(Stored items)
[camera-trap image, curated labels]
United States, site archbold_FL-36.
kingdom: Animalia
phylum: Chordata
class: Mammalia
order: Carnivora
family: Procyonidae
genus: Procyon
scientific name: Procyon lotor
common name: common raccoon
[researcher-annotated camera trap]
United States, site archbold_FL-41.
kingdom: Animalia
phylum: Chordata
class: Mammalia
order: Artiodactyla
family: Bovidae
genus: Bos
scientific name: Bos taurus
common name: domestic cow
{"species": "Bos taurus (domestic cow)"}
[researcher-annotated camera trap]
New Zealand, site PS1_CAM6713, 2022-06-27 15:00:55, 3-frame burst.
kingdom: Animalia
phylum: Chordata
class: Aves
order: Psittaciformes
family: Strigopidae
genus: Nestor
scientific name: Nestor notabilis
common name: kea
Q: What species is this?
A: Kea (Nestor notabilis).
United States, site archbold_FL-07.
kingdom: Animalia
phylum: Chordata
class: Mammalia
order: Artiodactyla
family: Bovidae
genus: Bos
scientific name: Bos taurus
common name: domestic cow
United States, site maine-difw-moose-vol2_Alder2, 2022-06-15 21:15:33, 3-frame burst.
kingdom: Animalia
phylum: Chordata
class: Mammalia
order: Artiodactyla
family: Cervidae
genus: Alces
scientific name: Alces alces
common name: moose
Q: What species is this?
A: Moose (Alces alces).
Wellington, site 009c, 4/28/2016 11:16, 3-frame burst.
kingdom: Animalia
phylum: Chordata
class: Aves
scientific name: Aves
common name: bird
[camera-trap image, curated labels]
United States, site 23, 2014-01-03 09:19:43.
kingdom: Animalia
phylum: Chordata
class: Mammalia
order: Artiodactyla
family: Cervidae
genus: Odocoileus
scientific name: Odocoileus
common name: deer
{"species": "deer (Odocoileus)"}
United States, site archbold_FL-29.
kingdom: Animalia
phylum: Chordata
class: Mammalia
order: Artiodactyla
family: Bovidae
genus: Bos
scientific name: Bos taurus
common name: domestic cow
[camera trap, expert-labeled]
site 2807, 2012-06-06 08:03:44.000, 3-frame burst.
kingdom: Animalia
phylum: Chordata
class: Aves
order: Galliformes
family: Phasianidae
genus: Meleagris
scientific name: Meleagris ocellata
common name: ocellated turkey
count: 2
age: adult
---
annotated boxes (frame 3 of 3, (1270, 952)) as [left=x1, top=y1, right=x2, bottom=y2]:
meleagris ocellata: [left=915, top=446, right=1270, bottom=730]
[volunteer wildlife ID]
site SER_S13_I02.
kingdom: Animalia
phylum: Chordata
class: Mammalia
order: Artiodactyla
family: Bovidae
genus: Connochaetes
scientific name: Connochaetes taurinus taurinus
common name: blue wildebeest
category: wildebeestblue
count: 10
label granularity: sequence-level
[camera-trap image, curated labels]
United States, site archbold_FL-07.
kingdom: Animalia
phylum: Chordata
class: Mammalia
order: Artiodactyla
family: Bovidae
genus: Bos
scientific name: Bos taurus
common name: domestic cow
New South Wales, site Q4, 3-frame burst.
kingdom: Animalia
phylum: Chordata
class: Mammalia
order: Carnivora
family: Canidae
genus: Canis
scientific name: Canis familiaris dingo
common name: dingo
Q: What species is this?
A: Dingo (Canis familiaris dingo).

TASK — An exact restatement of all the entries above is needed.

SOLUTION FOR THIS PROBLEM —
[camera-trap image, curated labels]
United States, site archbold_FL-36.
kingdom: Animalia
phylum: Chordata
class: Mammalia
order: Carnivora
family: Procyonidae
genus: Procyon
scientific name: Procyon lotor
common name: common raccoon
[researcher-annotated camera trap]
United States, site archbold_FL-41.
kingdom: Animalia
phylum: Chordata
class: Mammalia
order: Artiodactyla
family: Bovidae
genus: Bos
scientific name: Bos taurus
common name: domestic cow
{"species": "Bos taurus (domestic cow)"}
[researcher-annotated camera trap]
New Zealand, site PS1_CAM6713, 2022-06-27 15:00:55, 3-frame burst.
kingdom: Animalia
phylum: Chordata
class: Aves
order: Psittaciformes
family: Strigopidae
genus: Nestor
scientific name: Nestor notabilis
common name: kea
Q: What species is this?
A: Kea (Nestor notabilis).
United States, site archbold_FL-07.
kingdom: Animalia
phylum: Chordata
class: Mammalia
order: Artiodactyla
family: Bovidae
genus: Bos
scientific name: Bos taurus
common name: domestic cow
United States, site maine-difw-moose-vol2_Alder2, 2022-06-15 21:15:33, 3-frame burst.
kingdom: Animalia
phylum: Chordata
class: Mammalia
order: Artiodactyla
family: Cervidae
genus: Alces
scientific name: Alces alces
common name: moose
Q: What species is this?
A: Moose (Alces alces).
Wellington, site 009c, 4/28/2016 11:16, 3-frame burst.
kingdom: Animalia
phylum: Chordata
class: Aves
scientific name: Aves
common name: bird
[camera-trap image, curated labels]
United States, site 23, 2014-01-03 09:19:43.
kingdom: Animalia
phylum: Chordata
class: Mammalia
order: Artiodactyla
family: Cervidae
genus: Odocoileus
scientific name: Odocoileus
common name: deer
{"species": "deer (Odocoileus)"}
United States, site archbold_FL-29.
kingdom: Animalia
phylum: Chordata
class: Mammalia
order: Artiodactyla
family: Bovidae
genus: Bos
scientific name: Bos taurus
common name: domestic cow
[camera trap, expert-labeled]
site 2807, 2012-06-06 08:03:44.000, 3-frame burst.
kingdom: Animalia
phylum: Chordata
class: Aves
order: Galliformes
family: Phasianidae
genus: Meleagris
scientific name: Meleagris ocellata
common name: ocellated turkey
count: 2
age: adult
---
annotated boxes (frame 3 of 3, (1270, 952)) as [left=x1, top=y1, right=x2, bottom=y2]:
meleagris ocellata: [left=915, top=446, right=1270, bottom=730]
[volunteer wildlife ID]
site SER_S13_I02.
kingdom: Animalia
phylum: Chordata
class: Mammalia
order: Artiodactyla
family: Bovidae
genus: Connochaetes
scientific name: Connochaetes taurinus taurinus
common name: blue wildebeest
category: wildebeestblue
count: 10
label granularity: sequence-level
[camera-trap image, curated labels]
United States, site archbold_FL-07.
kingdom: Animalia
phylum: Chordata
class: Mammalia
order: Artiodactyla
family: Bovidae
genus: Bos
scientific name: Bos taurus
common name: domestic cow
New South Wales, site Q4, 3-frame burst.
kingdom: Animalia
phylum: Chordata
class: Mammalia
order: Carnivora
family: Canidae
genus: Canis
scientific name: Canis familiaris dingo
common name: dingo
Q: What species is this?
A: Dingo (Canis familiaris dingo).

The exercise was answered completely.